Sだった。夢の中で僕とSは隣に座り僕はSの肩に頭を寄りかけていた。
夢の人が誰だかわかってすっきりした気分だった。
でもそんな気分も束の間、その日にバイトに行ったらSも出勤。
夢に出てきてイチャついてた人が目の前にいるって思ったら急に胸がドキドキしてしまった。
いつものようにSは絡んでくるけどそれどころじゃなかった。
しかも、気を許せばSのことをまじまじと見てしまって、さすがにSも視線に気づいたらしくいつもの冗談口調で「何?男には興味ないからね。笑」って言われてしまい。「いや、ただぼーっとしてただけですよ。好きになってほしかったですか?いつでもどーぞ。」といつもの装いましたが、心のなかはバクバクでした。

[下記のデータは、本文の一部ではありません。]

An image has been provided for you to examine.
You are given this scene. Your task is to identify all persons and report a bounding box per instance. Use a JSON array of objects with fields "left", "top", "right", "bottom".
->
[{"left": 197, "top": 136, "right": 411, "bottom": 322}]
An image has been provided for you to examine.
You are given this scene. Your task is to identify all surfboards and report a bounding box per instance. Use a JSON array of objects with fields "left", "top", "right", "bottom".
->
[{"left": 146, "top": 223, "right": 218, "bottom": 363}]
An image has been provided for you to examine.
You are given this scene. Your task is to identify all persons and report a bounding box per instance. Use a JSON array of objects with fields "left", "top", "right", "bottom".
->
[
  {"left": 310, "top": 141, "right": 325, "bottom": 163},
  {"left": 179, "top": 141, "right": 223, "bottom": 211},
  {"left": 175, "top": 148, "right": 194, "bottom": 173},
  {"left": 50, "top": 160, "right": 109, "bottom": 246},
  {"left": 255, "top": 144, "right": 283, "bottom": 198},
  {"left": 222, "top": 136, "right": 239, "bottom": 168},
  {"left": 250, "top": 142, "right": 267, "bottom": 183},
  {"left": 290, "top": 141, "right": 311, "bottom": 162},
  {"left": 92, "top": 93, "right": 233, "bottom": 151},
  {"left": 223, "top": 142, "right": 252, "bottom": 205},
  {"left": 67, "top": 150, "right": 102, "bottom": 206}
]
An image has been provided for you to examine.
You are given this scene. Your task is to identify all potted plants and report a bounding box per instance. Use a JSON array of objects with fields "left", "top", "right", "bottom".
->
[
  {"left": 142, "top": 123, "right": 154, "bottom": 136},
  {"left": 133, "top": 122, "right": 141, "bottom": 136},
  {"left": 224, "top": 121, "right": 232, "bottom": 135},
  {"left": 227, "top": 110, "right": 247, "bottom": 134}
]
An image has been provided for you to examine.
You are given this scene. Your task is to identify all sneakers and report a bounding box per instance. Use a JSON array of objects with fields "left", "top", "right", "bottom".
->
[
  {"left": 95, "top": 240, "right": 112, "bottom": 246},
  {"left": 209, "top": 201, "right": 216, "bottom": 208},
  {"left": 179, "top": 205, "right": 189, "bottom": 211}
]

それからも欲求不満かってくらいSの夢を見るようになって自分の中では「もしかしたら」なって考えるようになっていました。
でも彼はノンケだし、勇気もないから告るなんて考えにもなかった。ただ、見てるだけでも、話せるだけでもいいかなって思ってた。
でもそんな時間はいつまでも続かなかった。彼は就職の為、今年の冬をもってバイトを辞めるということを聞いた。
さすがに悲しさを隠すことはできなかった、泣きそうだった。
でもSは「いま辞めるわけじゃないんだからへこむなよ。」って励ましてくれた。
そういうところがまた好きになっちゃうとも知らないで。